Speaking to reporters
during the IMF-World Bank Annual meetings in Lima Peru, Antoinette Sayeh, head
of the IMF’s African department, said the vastly improved business and
macroeconomic environment that has allowed for strong growth in recent years
now risks being eclipsed by falling commodity prices and less accommodating
financial conditions.
There is considerable
variation across the region, however, said Sayeh. Hardest hit are the eight
oil-exporting countries—including Nigeria and Angola—which together account for
half of the region’s GDP. “Falling export incomes and sharp fiscal adjustments
are taking their toll on growth, which is expected to decelerate sharply to 3½
percent this year, from 6 percent in 2014”, Sayeh said, adding these numbers
are weighing down on the regional average.
Sayeh noted while
low-income countries continue to experience growth rates of around 6 percent,
thanks to sustained private consumption and investment in infrastructure,
growth in several middle-income countries is being hampered by electricity
shortages, increasingly difficult financing conditions and weaker commodity
prices.
Limited
savings to offset drag
The prospects for many
countries are further compounded by modest savings and growing deficits, Sayeh
said: “In many cases, savings from the recent period of rapid growth have been
limited, and countries are now entering this period with larger fiscal and external
deficits than at the onset of the 2008 global financial crisis.”
Sayeh also described the
security situation in a number of countries as a further risk: “The civil war
in South Sudan and the acts of violence perpetrated by Boko Haram and other insurgency
groups in a region spanning Cameroon, Chad, Niger, Nigeria, and Mali, are
causing widespread suffering. They are also weighing on economic activity,
straining fiscal budgets, and diminishing the prospects for investment”. Sayeh
added the recent political unrest in Burundi and Burkina Faso was also a cause
for concern.
Weathering
the sharp and durable decline
Sayeh said for
oil-exporters, with oil prices such as they are, “fiscal adjustments are
unavoidable, and the room to smooth this adjustment is becoming increasingly
limited.

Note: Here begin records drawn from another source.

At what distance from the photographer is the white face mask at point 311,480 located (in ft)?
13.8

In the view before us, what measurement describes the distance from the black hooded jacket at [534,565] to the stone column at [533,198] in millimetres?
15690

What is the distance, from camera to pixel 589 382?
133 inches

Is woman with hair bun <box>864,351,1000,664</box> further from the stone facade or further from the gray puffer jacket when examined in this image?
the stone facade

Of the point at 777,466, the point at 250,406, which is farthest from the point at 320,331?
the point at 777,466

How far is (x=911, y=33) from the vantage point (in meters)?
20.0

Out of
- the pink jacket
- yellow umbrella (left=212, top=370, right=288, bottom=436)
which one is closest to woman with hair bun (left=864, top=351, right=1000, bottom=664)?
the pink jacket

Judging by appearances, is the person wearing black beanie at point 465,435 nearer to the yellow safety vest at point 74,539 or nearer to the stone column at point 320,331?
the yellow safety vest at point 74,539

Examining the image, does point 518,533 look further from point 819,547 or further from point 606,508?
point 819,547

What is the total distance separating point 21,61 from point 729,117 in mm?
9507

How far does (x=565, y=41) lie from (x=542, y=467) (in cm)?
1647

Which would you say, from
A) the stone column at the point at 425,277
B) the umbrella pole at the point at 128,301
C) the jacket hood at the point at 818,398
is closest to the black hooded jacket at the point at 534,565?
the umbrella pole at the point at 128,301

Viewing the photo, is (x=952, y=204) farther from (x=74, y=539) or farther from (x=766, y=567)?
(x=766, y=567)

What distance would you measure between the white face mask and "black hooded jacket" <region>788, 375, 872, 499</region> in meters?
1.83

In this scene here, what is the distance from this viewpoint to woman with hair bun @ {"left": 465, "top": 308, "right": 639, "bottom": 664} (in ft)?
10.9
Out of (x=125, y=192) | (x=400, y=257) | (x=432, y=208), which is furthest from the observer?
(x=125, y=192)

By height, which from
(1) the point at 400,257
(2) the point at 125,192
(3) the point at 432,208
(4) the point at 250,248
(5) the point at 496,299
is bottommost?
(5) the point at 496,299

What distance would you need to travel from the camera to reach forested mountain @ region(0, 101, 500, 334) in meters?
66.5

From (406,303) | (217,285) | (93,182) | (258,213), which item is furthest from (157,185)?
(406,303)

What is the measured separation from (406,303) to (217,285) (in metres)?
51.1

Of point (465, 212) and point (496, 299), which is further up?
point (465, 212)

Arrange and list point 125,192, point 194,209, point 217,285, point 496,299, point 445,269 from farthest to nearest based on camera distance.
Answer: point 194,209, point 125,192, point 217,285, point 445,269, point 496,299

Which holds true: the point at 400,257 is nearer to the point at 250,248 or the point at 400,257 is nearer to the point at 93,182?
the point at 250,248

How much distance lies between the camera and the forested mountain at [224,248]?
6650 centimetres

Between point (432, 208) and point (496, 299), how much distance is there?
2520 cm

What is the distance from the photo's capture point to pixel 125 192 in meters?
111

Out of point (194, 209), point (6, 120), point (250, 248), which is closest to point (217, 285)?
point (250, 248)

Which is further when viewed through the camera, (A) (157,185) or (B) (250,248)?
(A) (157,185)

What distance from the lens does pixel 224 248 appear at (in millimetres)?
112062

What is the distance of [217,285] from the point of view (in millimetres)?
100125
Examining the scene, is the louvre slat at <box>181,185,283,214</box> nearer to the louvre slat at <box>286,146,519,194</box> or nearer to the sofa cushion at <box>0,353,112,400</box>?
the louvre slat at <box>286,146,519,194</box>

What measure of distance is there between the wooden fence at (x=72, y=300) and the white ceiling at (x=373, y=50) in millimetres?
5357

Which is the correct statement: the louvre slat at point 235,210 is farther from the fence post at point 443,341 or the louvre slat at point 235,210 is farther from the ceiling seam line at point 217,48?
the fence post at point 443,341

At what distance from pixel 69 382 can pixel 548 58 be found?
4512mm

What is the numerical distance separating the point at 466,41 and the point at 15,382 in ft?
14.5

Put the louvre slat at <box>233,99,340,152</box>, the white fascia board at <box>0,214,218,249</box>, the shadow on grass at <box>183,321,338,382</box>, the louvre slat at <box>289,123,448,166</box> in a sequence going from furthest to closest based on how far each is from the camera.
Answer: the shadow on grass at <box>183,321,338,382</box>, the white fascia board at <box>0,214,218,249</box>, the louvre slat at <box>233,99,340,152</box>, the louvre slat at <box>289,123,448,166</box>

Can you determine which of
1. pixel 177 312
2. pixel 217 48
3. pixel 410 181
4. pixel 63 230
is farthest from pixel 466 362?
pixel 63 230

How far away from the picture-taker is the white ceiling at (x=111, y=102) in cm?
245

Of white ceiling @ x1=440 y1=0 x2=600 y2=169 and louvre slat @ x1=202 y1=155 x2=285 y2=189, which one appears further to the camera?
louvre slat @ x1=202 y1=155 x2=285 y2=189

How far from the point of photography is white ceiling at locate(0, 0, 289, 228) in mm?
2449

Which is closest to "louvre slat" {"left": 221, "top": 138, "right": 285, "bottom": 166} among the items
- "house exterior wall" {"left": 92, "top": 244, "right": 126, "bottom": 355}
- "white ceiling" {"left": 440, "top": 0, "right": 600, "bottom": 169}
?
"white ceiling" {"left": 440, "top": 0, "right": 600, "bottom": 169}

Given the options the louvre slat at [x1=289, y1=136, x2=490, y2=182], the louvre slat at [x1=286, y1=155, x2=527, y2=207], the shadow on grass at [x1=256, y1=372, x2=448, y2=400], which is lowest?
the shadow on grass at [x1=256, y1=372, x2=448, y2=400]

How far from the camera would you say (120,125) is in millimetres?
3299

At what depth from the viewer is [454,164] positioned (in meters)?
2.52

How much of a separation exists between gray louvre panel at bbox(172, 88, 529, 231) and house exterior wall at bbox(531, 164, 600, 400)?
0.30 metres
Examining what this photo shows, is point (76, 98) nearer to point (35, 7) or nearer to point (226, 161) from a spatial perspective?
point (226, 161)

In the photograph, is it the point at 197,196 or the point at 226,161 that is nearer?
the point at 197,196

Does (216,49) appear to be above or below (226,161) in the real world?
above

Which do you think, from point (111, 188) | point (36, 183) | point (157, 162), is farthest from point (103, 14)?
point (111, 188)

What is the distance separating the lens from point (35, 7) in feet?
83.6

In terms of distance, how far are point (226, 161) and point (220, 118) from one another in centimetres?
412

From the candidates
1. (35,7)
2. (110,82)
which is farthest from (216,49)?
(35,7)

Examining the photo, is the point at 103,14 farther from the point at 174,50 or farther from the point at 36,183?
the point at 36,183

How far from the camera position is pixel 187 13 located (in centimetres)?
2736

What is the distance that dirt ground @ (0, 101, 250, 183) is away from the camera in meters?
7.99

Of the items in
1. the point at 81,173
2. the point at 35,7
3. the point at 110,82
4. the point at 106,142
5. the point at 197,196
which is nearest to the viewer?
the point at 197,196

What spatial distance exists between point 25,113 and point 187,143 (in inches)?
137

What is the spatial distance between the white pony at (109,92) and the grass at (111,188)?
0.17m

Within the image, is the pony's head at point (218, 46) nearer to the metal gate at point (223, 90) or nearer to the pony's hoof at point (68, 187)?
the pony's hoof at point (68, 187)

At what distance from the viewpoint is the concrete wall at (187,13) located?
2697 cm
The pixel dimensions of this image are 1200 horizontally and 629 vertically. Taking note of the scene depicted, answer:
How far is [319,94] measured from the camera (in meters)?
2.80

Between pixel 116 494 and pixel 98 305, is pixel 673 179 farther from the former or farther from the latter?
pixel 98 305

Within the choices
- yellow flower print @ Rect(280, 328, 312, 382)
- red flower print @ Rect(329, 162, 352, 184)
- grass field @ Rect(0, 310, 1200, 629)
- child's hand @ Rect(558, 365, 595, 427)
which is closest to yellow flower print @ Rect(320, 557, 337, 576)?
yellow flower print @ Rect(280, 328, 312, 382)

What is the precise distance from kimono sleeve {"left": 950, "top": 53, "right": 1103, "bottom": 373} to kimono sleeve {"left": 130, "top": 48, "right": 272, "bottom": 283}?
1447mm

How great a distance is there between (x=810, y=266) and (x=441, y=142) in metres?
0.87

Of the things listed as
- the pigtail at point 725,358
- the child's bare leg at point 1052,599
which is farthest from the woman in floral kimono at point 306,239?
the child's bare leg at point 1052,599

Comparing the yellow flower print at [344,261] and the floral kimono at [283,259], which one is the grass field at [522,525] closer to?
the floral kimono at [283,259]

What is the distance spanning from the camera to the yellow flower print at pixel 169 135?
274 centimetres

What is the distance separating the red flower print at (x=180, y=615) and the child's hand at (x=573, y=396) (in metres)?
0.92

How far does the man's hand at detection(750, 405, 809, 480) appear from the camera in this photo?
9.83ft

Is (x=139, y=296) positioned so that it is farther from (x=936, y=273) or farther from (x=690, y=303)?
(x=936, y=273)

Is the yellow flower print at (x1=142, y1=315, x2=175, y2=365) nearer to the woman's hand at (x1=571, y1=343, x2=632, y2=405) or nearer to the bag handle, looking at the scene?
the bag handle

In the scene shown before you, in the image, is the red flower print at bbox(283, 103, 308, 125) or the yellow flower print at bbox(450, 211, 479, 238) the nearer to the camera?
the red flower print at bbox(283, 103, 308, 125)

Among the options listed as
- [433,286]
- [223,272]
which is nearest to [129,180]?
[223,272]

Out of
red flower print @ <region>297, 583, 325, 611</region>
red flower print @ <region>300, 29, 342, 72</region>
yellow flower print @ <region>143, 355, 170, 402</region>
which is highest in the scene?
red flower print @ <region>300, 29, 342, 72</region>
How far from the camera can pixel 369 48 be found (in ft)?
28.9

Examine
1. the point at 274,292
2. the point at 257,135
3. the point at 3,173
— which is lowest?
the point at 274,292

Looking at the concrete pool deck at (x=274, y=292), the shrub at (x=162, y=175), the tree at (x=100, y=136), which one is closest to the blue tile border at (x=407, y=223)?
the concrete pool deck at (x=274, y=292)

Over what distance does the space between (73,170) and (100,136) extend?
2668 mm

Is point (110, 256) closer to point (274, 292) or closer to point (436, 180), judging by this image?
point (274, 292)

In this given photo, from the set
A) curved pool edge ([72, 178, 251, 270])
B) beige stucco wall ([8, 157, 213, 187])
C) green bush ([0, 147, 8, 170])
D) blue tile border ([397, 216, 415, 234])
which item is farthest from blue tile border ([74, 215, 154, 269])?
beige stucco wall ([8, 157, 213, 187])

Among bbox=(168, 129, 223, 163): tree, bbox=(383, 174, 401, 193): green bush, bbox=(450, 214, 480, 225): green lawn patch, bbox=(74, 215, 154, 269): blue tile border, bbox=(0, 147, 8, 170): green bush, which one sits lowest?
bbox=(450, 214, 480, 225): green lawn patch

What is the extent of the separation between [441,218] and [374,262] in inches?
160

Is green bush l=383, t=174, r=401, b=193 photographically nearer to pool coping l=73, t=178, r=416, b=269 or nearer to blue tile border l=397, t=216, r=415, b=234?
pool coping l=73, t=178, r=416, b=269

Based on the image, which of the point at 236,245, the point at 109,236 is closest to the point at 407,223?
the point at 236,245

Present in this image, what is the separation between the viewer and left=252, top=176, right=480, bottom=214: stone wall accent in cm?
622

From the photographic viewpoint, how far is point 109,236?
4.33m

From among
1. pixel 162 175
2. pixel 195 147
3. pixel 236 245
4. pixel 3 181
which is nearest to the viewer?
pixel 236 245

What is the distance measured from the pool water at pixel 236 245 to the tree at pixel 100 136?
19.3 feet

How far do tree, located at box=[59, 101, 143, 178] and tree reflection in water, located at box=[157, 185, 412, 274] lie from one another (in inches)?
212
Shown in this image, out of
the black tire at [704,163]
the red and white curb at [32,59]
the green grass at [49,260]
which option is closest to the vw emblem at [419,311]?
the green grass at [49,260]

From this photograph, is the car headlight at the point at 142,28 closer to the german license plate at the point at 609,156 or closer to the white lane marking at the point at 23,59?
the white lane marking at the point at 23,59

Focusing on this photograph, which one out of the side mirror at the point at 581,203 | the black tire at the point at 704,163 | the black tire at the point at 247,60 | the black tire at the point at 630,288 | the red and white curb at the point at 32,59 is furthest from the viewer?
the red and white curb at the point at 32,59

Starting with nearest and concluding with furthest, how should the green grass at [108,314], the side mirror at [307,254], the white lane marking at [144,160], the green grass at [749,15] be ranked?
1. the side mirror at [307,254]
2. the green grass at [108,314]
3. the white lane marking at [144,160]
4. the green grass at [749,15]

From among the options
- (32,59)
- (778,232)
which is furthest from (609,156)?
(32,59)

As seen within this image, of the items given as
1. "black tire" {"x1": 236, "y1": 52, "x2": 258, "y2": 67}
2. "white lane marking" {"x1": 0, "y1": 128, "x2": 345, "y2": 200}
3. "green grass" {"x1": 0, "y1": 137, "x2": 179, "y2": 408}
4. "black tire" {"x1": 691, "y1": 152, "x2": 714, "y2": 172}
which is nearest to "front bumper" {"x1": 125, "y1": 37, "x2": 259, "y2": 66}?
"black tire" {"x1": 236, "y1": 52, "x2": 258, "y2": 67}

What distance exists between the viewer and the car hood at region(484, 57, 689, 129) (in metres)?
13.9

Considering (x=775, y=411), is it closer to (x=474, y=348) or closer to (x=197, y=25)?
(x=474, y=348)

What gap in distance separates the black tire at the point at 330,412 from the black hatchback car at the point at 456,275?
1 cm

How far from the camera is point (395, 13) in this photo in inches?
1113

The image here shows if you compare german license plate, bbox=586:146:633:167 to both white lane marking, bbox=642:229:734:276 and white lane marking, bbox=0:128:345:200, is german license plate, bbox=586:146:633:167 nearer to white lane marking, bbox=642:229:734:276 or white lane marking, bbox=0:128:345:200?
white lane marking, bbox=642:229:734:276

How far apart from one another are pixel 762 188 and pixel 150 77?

For most other countries, fiscal policies need to be guided by
medium-term spending frameworks that balance debt sustainability considerations
while addressing development needs.”
Exchange rates in some
countries have also been under pressure, Sayeh said. “Wherever the
terms-of-trade decline has been large and the exchange rate is not pegged, it
is appropriate to allow for the exchange rate depreciation to absorb the shock.
But even countries that are not heavily reliant on commodity prices have seen
their currency come under pressure. Given the strong global forces behind these
pressures, there too, resisting these pressures risks losing scarce reserves.”
Sayeh said diversifying
the economy and tapping into the region’s significant tax potential, would help
countries continue to finance infrastructure and development needs, while
containing the increase in public debt.